|
MaM: Multiple alignment
Manipulator
What's MaM?
MaM is a software tool that processes and manipulates multiple
alignments of genomic sequences.
MaM computes the exact locations of common repeat elements in multiple
aligned sequences, provided by a variety of user identified programs
databases and tables.
It then graphically displays how the alignment quality varies
throughout the aligned sequences, providing separate displays for the
repeat and non-repeat portions.
Latest Version
Latest version of MaM is 1.4.2; last update was on March 20,
2006. Check back here for further updates.
Changelog
Availability
MaM is freely available for non-commercial use. You can download the
source code
here. For more
information, you can download the paper describing MaM here.
WebMaM: Web Interface for MaM
The web interface for MaM is
hosted at LIRMM.
Authors
The authors of the program are
Can Alkan and Eray
Tüzün.
References
If you use MaM or WebMaM in your projects, please cite the following:
"Manipulating Multiple Sequence Alignments via MaM and WebMaM",
Can Alkan, Eray Tuzun, Jerome Buard, Franck Lethiec, Evan E. Eichler,
Jeffrey A. Bailey, S. Cenk Sahinalp.
Nucleic Acids Res. 2005 Jul 1;33(Web Server issue):W295-8.
Documentation
-
Configuration File:
At the first run of
MaM, regardless of using any options, it will create a configuration
file named ".mam-config" in the home directory of the user. MaM will
try to guess the locations for RepeatMasker, cross_match, sim4
and gnuplot programs, if the Unix/Linux utility which
is
installed. If not, MaM will create an empty file. Users are strongly
recommended to check the contents of the ".mam-config" file, and edit
if necessary. A sample configuration file can be found here .
-
Input Files:
MaM requires a single text file containing the alignment of multiple
sequences. The input formats supported by MaM are Clustal, NEXUS, MEGA, Fasta, and
Phylip.
Click on the file format name
to get an example file of the same alignment.
-
Output Files:
The output formats for MaM are the same with the input formats, but
MaM can also output in identity dot representation
format and also HTML format. Click here
to get an example file. HTML format looks the same with ClustalW
format; however, bases that are the same with the consensus in the
same location (i.e. majority base in that column) are marked with cyan
background, and those different are marked with pink. If all the bases
in a given column is the same, no marking is done. This is
particularly useful if the overall sequence divergense is to low and
if the user wishes to see the differences clearly. However; HTML
output option is not recommended if the overall sequenc divergence is
high: in that case the output HTML file will be huge. Click here to get an example HTML file.
-
Supported programs:
- RepeatMasker
- cross_match
- sim4
- table file (native to MaM): This option is
native to MaM, and a
table file is basically a text file that contains a table of motif
begin and end locations of the regions of interest. Instead of using
repeatmasker, cross_match or sim4 to determine the repeat/unique
regions or intronic/exonic regions, the user can opt to use this
property to determine the interesting regions.
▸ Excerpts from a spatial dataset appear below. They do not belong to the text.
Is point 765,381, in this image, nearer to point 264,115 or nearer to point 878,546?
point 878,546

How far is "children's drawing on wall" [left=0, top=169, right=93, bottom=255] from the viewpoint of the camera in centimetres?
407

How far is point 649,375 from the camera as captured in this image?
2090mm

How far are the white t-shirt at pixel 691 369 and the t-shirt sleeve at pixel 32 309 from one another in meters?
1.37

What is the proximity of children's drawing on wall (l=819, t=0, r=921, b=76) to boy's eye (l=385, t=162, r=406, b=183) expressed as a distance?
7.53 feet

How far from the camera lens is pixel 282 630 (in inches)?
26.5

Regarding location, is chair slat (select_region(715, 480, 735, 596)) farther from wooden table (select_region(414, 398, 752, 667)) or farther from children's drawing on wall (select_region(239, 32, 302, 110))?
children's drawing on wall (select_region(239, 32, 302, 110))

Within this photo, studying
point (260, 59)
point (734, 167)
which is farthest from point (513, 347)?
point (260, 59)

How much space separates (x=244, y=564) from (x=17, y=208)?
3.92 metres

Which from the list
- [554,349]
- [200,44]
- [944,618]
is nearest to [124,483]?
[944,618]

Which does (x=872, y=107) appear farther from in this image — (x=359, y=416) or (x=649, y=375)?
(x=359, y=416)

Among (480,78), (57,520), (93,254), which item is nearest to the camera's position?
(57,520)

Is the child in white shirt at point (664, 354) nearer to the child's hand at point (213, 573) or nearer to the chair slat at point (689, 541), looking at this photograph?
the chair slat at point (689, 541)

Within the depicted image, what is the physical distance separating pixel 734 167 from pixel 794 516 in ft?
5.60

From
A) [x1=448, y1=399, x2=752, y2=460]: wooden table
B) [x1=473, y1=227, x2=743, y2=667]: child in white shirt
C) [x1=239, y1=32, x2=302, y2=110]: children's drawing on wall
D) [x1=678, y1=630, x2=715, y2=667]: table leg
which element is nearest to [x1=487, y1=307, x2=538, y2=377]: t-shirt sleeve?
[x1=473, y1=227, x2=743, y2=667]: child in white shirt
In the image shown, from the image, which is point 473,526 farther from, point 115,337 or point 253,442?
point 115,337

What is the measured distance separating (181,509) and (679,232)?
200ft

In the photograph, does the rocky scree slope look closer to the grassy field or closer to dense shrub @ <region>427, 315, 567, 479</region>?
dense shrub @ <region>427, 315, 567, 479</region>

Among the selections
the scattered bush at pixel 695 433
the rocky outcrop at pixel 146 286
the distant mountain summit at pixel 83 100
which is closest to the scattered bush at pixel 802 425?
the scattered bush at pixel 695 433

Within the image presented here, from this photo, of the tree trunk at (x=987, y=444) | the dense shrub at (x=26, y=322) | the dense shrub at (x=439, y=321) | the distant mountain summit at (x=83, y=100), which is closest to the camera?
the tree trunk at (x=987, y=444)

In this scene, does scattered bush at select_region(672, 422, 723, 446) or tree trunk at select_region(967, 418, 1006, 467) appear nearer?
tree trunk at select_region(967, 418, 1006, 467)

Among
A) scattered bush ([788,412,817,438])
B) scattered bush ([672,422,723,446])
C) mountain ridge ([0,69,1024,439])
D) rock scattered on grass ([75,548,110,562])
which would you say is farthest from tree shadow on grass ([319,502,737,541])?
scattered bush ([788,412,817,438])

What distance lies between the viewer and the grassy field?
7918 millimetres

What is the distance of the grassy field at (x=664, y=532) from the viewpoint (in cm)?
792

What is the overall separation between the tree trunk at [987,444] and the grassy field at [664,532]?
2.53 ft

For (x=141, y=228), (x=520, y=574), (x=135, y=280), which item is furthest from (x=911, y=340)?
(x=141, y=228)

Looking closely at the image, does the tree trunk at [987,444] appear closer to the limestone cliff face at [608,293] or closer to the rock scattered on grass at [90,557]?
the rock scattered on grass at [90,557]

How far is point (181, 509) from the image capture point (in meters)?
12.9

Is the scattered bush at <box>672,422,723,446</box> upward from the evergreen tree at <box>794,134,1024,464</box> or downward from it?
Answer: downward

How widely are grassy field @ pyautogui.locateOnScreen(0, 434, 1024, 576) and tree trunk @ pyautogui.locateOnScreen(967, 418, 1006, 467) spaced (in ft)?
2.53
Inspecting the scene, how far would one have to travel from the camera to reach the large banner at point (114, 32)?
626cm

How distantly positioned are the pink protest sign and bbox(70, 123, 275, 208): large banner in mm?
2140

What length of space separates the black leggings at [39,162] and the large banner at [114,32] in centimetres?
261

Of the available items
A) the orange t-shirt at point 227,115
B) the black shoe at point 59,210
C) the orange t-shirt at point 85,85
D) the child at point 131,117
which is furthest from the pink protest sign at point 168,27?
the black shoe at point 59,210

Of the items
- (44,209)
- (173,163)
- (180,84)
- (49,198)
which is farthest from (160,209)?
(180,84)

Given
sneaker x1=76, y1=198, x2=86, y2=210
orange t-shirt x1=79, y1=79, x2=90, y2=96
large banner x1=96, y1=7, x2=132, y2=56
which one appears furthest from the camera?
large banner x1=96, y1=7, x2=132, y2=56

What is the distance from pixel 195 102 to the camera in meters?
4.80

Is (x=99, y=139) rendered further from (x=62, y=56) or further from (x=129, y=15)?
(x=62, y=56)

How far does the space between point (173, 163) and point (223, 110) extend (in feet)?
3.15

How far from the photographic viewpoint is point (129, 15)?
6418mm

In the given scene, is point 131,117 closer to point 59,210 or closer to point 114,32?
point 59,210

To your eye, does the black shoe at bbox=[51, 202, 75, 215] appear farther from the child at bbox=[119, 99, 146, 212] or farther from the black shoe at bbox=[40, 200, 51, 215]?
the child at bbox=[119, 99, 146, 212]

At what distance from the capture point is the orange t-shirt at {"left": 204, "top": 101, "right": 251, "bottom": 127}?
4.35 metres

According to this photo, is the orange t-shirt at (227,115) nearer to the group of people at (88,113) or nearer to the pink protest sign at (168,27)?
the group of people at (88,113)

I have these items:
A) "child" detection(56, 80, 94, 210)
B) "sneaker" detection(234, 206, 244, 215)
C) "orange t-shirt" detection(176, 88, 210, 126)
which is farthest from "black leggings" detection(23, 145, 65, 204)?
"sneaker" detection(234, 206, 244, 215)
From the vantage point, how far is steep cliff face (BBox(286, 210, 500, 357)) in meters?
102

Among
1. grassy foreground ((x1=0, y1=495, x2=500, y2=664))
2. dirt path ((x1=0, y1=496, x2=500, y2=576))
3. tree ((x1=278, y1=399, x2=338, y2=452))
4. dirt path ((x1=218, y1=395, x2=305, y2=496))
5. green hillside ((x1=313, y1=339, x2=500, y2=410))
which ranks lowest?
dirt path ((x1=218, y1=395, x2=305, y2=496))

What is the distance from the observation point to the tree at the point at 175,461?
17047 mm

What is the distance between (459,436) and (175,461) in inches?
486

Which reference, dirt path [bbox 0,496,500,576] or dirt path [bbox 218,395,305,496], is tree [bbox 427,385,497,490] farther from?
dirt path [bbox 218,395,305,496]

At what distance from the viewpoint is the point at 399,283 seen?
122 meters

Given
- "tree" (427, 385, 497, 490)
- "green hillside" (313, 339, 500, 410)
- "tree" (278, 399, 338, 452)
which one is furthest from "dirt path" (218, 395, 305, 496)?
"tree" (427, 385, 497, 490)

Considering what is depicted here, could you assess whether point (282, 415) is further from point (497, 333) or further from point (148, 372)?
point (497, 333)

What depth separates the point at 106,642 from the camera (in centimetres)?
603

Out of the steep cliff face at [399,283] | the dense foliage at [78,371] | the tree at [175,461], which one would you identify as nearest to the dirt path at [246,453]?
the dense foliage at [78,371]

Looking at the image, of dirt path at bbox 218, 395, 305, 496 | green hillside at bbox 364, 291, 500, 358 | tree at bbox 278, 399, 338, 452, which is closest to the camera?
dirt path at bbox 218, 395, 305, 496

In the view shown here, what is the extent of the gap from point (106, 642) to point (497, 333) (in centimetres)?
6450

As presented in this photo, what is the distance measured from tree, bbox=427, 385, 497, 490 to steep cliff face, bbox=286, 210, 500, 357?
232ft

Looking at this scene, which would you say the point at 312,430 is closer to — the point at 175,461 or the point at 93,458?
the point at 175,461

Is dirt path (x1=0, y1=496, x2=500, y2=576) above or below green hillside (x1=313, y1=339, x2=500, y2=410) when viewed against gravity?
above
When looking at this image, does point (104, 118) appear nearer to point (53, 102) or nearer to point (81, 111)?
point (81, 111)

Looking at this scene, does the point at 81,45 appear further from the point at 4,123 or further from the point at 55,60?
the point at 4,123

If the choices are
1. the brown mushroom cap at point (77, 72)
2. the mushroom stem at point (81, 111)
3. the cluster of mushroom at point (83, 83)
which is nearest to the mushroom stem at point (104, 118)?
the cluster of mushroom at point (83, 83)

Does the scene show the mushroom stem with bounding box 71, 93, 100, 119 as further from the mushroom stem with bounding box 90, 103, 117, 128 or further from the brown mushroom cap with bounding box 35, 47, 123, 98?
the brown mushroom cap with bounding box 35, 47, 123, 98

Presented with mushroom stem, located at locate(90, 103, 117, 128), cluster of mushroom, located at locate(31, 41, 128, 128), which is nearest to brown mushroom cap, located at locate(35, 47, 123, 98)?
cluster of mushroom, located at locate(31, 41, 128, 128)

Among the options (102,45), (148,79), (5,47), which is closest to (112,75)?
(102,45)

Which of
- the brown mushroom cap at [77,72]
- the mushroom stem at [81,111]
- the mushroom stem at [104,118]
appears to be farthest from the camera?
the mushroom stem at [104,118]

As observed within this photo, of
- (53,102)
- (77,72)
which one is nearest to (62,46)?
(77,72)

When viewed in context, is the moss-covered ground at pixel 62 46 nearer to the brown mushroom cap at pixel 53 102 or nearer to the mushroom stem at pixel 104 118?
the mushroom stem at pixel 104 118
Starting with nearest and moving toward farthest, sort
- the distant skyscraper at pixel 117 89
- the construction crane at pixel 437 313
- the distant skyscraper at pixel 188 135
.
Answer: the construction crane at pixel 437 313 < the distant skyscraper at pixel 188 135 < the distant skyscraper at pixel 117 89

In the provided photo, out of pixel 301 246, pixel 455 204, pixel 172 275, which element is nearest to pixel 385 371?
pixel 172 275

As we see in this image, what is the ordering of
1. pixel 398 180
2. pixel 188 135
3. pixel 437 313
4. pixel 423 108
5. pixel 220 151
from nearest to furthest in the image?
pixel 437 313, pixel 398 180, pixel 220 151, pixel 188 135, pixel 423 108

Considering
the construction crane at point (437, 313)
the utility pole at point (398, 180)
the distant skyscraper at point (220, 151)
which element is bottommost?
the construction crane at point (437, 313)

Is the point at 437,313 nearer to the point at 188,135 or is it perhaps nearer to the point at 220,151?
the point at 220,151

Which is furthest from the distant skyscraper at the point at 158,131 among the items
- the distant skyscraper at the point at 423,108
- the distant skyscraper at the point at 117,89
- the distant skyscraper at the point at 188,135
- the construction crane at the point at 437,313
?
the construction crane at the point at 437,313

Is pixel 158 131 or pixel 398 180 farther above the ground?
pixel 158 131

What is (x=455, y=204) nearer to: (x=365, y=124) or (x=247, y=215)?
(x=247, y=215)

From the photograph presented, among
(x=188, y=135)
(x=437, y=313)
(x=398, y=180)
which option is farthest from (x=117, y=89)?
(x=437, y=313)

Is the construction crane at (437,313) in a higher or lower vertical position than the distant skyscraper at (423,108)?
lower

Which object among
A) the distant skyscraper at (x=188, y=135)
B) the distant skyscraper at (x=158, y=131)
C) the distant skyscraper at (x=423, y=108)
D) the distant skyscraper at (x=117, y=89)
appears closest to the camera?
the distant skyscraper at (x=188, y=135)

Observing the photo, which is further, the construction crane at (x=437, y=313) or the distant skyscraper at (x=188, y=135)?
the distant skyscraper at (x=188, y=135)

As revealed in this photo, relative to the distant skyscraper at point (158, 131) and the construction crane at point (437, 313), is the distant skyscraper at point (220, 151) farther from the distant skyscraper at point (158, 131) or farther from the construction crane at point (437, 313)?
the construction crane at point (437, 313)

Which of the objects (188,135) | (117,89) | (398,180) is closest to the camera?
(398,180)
The subalignments given
in the table file will be regarded as "repeats" by the rest of the
MaM processing. The table file format should be as follows:
<sequence_name_1> <start_loc1> <end_loc1>
<sequence_name_2> <start_loc1> <end_loc1>
...
<sequence_name_n> <start_loc1> <end_loc1>
...
<sequence_name_1> <start_loc2> <end_loc2>
<sequence_name_2> <start_loc2> <end_loc2>
...
The user can give as many "interesting" regions as needed; but here
the start and end locations should be the coordinates in the original
sequence (not the coordinates on the alignment). Click here
for the sample
table file generated for the above input files, that mark all the
sequence as "interesting" region.
- convert (native to MaM): This option can be used
if the user only
intents to convert file formats. No more processing will be done, only
the input alignment will be converted to other formats as specified by
-clustal, -nexus, -mega, -fasta, -phylip, -html
and -identity options.
- none (native to MaM): When this option is
selected, MaM will do
no processing at all. This option is useful only when used with
-alnstats and/or -consensus
option(s) as described below.
-
Divergence Rate
Calculation:
MaM displays the quality of alignment by sliding a window (whose size
is determined by the user) through the whole alignment. MaM computes
the divergence score for the
alignment confined in each window position and displays how this score
varies over the whole alignment.
For calculating the divergence score within a window, the user has
three choices:
- pairwise deletion: The first
option is using sum-of-pairs
score, where every pair of bases in the same column of the alignment
are compared to each other, and the ratio of diverging pairs (not
counting the gaps) are reported.
- complete deletion: The second
option is the same except all the columns that contain a gap / deletion
from the alignment are ignored.
- parsimony score: The last
option returns
the ratio of the bases that differ from the mostly occuring base in the
same column.
Example: Let a given column of an alignment of 10 sequences be
ATTG--GTCT. For this column, pairwise deletion
option will compare every pair of bases (excluding gaps): AT, AT, AG,
AG, AT, AC, AT; TT, TG, TG, TT, TC, TT; etc., thus returning
sum-of-pairs score of 18. The complete deletion
option will discard the whole column since it includes at least one (in
this case, two) gap, thus returning sum-of-pairs score of 0. It would
however return the same value with pairwise deletion
option for all columns that do not include a gap. The last option
parsimony score will first find out that T is the most
abundant character in that column, and count the number of non-T bases,
returning 6. Of course, this score will be normalized with respect to
the number of sequences and window length to compute the divergence
rate at the end of the process.
-
List of options:
MaM is a menu-driven program for the ease of usability. However it is
also possible to use MaM with command line options with the same
functionality, thus enabling the user to call MaM via other
scripts:
- -program: One of
repeatmasker, crossmatch, sim4,
table, convert, or none (the user should
also import own tablefile via the
exonfile option if table is selected).
- -exonfile: If table
is selected for the program option, exonfile
is a table of motif begin and end locations. Otherwise, the user
imports a cDNA file using this parameter; in that case the selected
program (repeatmasker, crossmatch, sim4)
finds the locations of exons instead of
repeats.
- -update: Toggle updating locations
on/off. This option can
be selected only if the program is set to table.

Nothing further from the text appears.